In addition to love and identity, there are many other very relevant moral principles affecting LGBTQI+ persons contained in the Universal Declaration of Human Rights (UDHR), and in many other similar secular moral frameworks. These principles includes provisions for care and compassion; interdependence; solidarity; safety and security; freedom from cruel and degrading treatment; protection of privacy; freedom of expression; access to democratic and cultural participation; access to healthcare, education, housing and to all basic public services; and access to employment opportunities. Article 25 of the UDHR also calls out childhood as a time of being entitled to special care and assistance (a position later greatly expanded upon by the UN’s Convention on the Rights of the Child – which only Somalia and the United States have not yet ratified). Also of note, Article 28 of the UDHR exhorts all nations to create a social and international order in which the rights and freedoms set forth in the UDHR can (finally) be realized.

All countries may claim to be a part of the UDHR global consensus, but such optimism can only be wistfully inferred since the UDHR is not a treaty and does not require formal ratification. Many of us cling to the premise of the centrality of these dignity declarations and human rights standards, however. When it comes to LGBTQI+ people, we find that several countries argue that local culture and local laws must take precedence over any universal consensus. Is it plausible to morally defend this carve-out, allowing such countries to (morally and legally) exclude their own LGBTQI+ citizens from being treated as fully human?

To begin to answer that question, I urge all organizations, firms, donors, foundations, practitioners, and other stakeholders in the humanitarian response and international development sectors to consider two important situations, starting now in this Pride Month.

First, I return to the concern raised earlier for the wellbeing of children and youth who are served by the humanitarian response and international development sectors. In this context, a fundamental fact warrants attention. Anecdotally, most LGBTQI+ people discern their status (identity and/or orientation) while they are children. Organizations that serve them have a strong moral obligation to recognize this reality with sensitivity and competence, and consider what they as organizations need to do, both now and in the future, to safeguard, protect, affirm, support, and show care for these children.

This moral obligation cannot be pushed aside or ignored by relief and development policy makers, donors, and practitioners simply because to shoulder this moral obligation would be administratively inconvenient or because local laws and local values are openly anti-LGBTQI+. No one ever promised that shouldering moral obligations and doing the right thing would always be easy. But not attending to that obligation is itself a denial of that young person’s authenticity, with potentially dire consequences for those children who are LGBTQI+. Local staff active on the relief and development projects of American organizations, domestically and internationally, will communicate by word or action to children and youth in their care, what their personal sensibilities are about LGBTQI+ persons.
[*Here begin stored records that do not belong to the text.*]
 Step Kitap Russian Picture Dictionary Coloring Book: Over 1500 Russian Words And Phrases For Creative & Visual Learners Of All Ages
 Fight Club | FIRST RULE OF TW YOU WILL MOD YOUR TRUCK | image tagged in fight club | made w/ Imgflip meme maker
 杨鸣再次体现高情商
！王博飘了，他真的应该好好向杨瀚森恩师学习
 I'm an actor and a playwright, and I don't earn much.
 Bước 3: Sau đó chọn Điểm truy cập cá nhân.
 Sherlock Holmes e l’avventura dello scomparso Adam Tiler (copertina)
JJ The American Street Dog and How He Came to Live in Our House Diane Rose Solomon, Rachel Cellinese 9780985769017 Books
If those opinions speak most loudly of rejection, disgust, and outrage against LGBTQI+ persons, then these LGBTQI+ children will hear this hurtful language and note how it is culturally normalized. As those queer children grow up in these hostile and rejecting environments, they will soon see that their prospects for achieving a good education and ultimately for securing decent employment are highly constrained, and in many instances bleak.
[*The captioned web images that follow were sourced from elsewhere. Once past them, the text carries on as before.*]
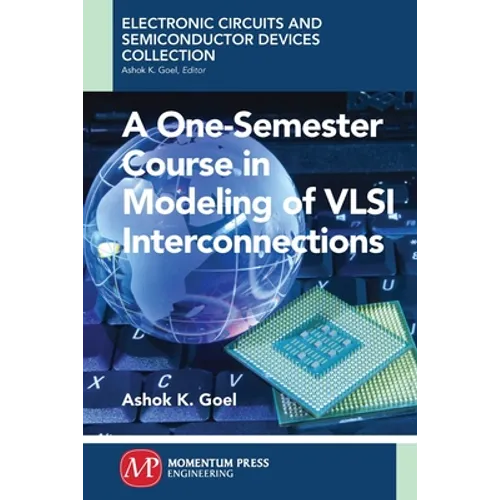 A One-Semester Course in Modeling of VSLI Interconnections - Paperback
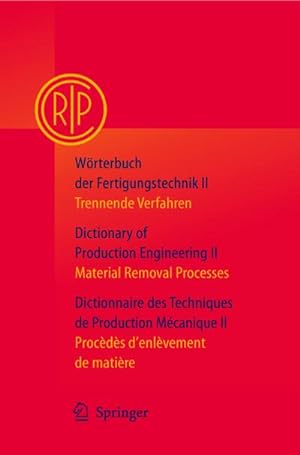 Seller image for Wrterbuch der Fertigungstechnik / Dictionary of Production Engineering / Dictionnaire des Techniques de Production Mcanique Vol. II for sale by BuchWeltWeit Ludwig Meier e.K.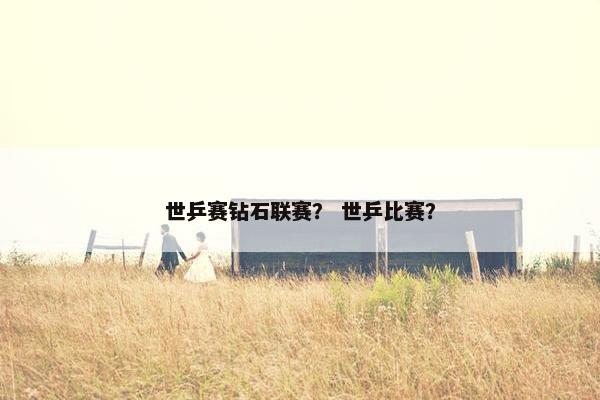 世乒赛钻石联赛？ 世乒比赛？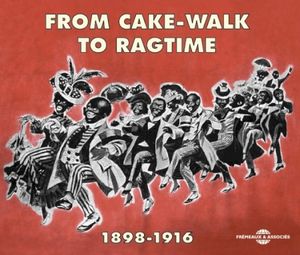 From Cake-Walk to Ragtime (1898-1916)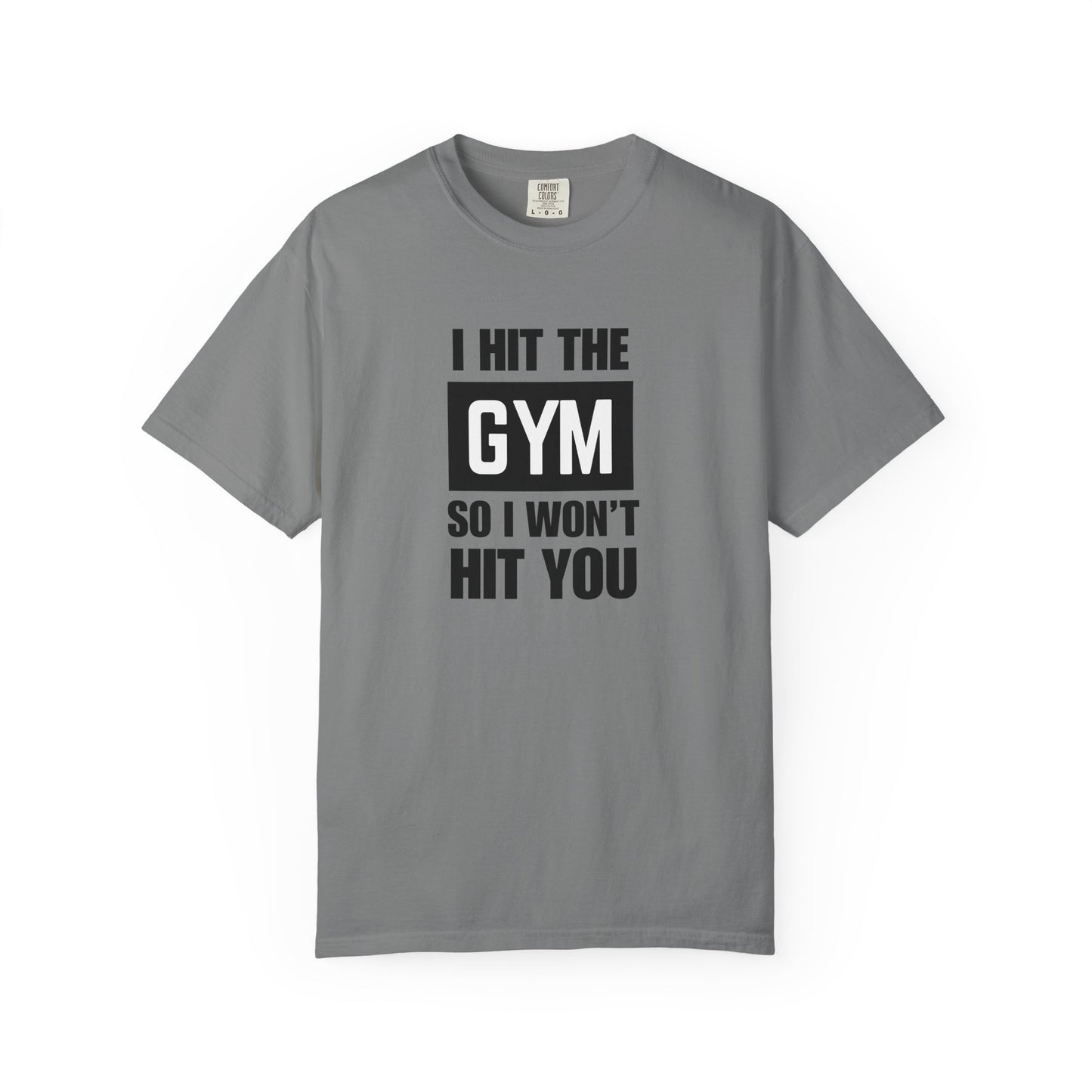 "I Hit the Gym So I Won't Hit You" Men's T-Shirt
Second, yet also of significant concern, is the special moral obligation that ought to apply to all entities involved in dispatching headquarters staff or consultants to work in countries where LGBTQI+ status is criminalized and deeply stigmatized. In this context, their obligation is to recognize and act on securing the safety and well-being of any such persons who either are LGBTQI+ or who openly identify as strong allies of LGBTQI+ persons.  Few organizations have yet taken appropriate action to raise awareness of the safety challenges that affect their US-based headquarters LGBTQI+ staff who travel on assignments to countries and to those US states that do not respect the dignity, rights, and freedoms of LGBTQI+ persons. Funding for diversity, equity, inclusion and belonging (DEIB) training (as well as related organizational security training) on sexual orientation, gender identity, sexual expression, and sexual characteristics (SOGIESC) issues and about the harsh realities faced by LGBTQI+ persons represents only a tiny fraction of DEIB and security budgets in US-based relief and development organizations and firms (if there is any such budget at all). While funding is an important indicator of organizational priorities, another far more challenging aspect has gone almost entirely unaddressed by such organizations, firms, foundations, and donors.

Simply put, morally there cannot be two co-existing but unequal standards of human dignity.
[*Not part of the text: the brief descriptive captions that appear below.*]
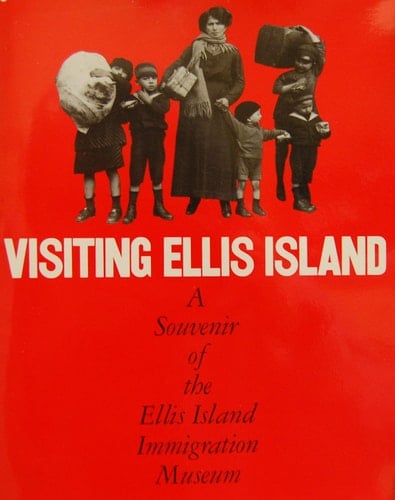 Visiting Ellis Island: A Souvenir of the Ellis Island Immigration Museum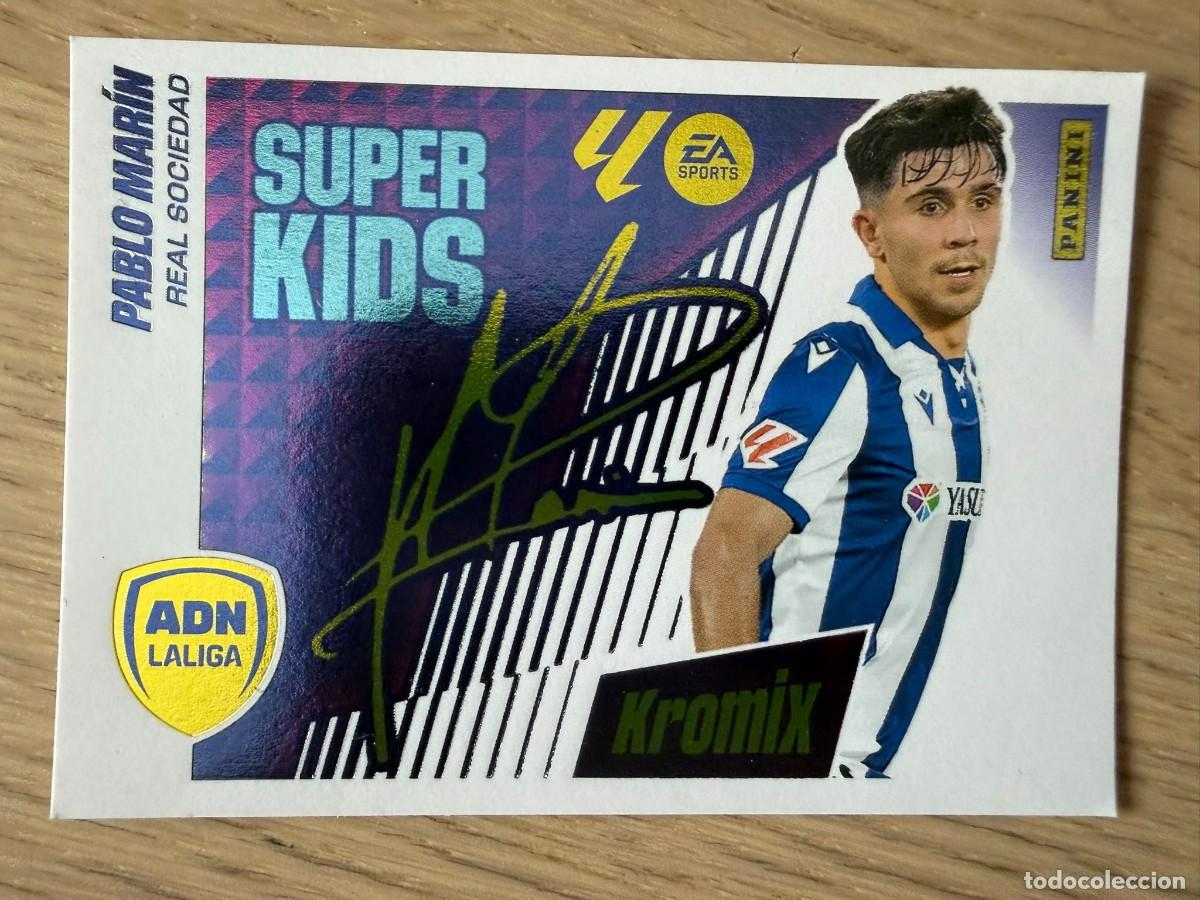 Cromos de f&uacute;tbol: 14 PABLO MARIN SUPER KIDS KROMIX SOCIEDAD 25 26 2025 2026 LIGA EA SPORTS COLECCIONES ESTE SIN PEGAR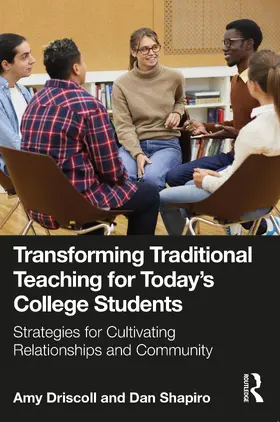 Driscoll / Shapiro |  Transforming Traditional Teaching for Today's College Students | Buch |  Sack Fachmedien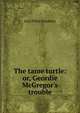 The tame turtle: or, Geordie McGregor's trouble, Lucy Ellen Guernsey 
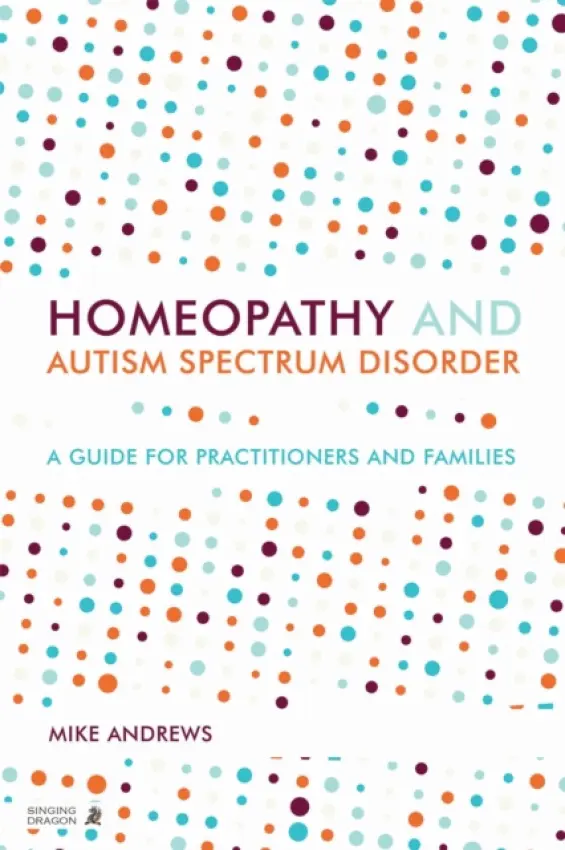 Homeopathy and Autism Spectrum Disorder - Andrews, Mike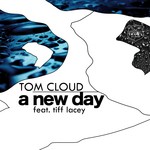 cover: Cloud, Tom|Tiff Lacey - A New Day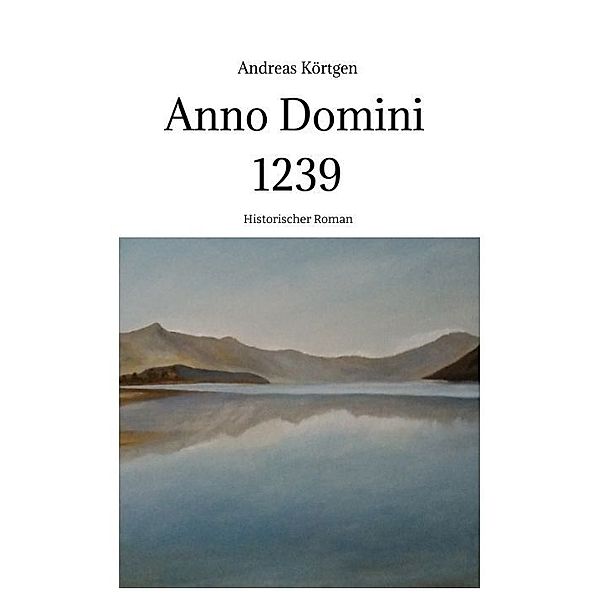 Anno Domini 1239  -  Stauferzeit , Hochmittelalter, Andreas Körtgen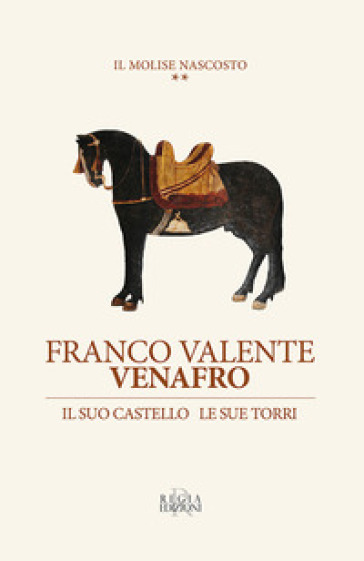 Venafro Il Suo Castello Le Sue Torri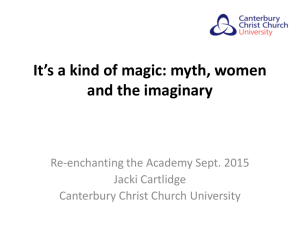It's a kind of magic: myth, women and the imaginary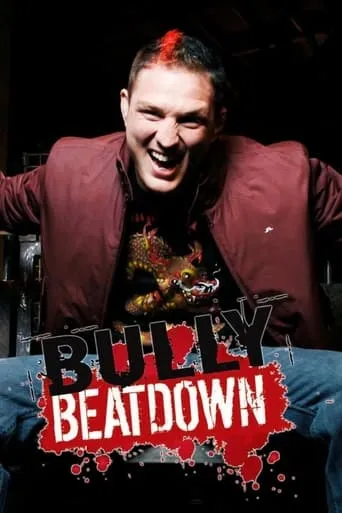 Bully Beatdown TV series poster - Rated 7.4/10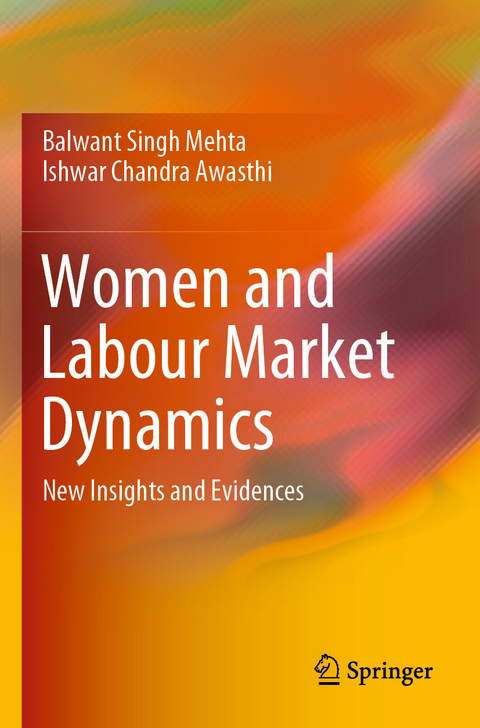 Women and Labour Market Dynamics - Balwant Singh Mehta, Ishwar Chandra Awasthi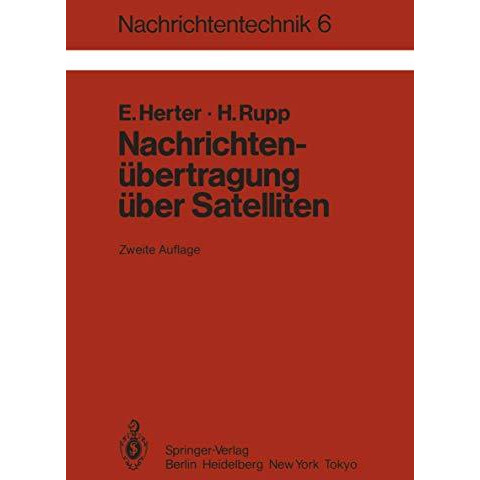 Nachrichten?bertragung ?ber Satelliten: Grundlagen und Systeme, Erdefunkstellen  [Paperback]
Our recent sector-wide focus on localization and decolonization has brought this into sharp focus, as many political leaders, institutions, and organizations active in relief and development demand that the dignity and rights of all LGBTQI+ people under their respective moral duty of care (e.g., employees, consultants, etc.) be held to be universally equal to the dignity and rights of other persons who are straight and/or cisgender. Unfortunately, things get vague and confusing when such political leaders, institutions, and organizations confront the reality that the values and laws of many countries stand in direct conflict with core moral commitments from the Global North to recognize and respect universal and equal human dignity and rights. Advocates of localization rightly stress the centrality of agency and decision-making by local people, but prioritizing localization cannot be an acceptable excuse for humanitarian response and international development actors to justify excluding the moral standing and concern for the well-being of the LGBTQI+ persons who are an integral part of every population they serve, including in the Global South. Some local values can give rise to serious harm to very vulnerable persons.

This situation is particularly poignant and daunting in USAID Missions situated in countries that criminalize LGBTQI+ persons, further complicated by the fact that typically two thirds of the staff of such USAID Missions are local persons whose opinions have considerable influence on USAID programming. Many such local staff may be inclined to hold cultural and religious views held by most of their local peers, i.e., values that fail to recognize and respect the dignity and rights of LGBTQI+ persons in their own country. With the new USAID LGBTQI+ Inclusive Development Policy poised for final release (hopefully this month), such USAID Missions will need to receive clear guidance from Washington on how to comply with that new policy in the face of pernicious and cruel local laws that fundamentally conflict with the American values upon which that new policy is framed. Where will this guidance come from, and will it adequately address this deep (and many would argue intractable) conflict in moral values?

In the 1995 volume Development Ethics: A Guide to Theory and Practice, the late Prof. Denis Goulet (a pioneer in the field of development ethics) of Notre Dame University wrote: The mission of development ethics is to keep hope alive. How do we do that now, when such a plain and obvious threat grows in the US and internationally against so many of us: children, youth, adults, and the elderly?

That moral dilemma stands starkly before us. As we happily post our rainbows on websites and T-shirts, and celebrate Pride Month, that question extends well beyond June and can no longer be ignored. How will we shoulder the moral burden ahead? How will we translate the grand intentions to create safe and accepting spaces for LGBTQI+ into a reality?  How will we best serve the wellbeing, needs, hopes, and aspirations of LGBTQI+ children, and of all LGBTQI+ persons? Where are our champions now?

Let’s begin to find some answers, now.

Happy Pride.


[1] Several organizations have established their mission and services on this youthful population. They include but are not limited to such organizations as UNICEF, the International Literacy Association, Save the Children, Children International, SOS Children’s Villages, Plan International, World of Children, the Global Fund for Children, Feed the Children, and the International Youth Foundation.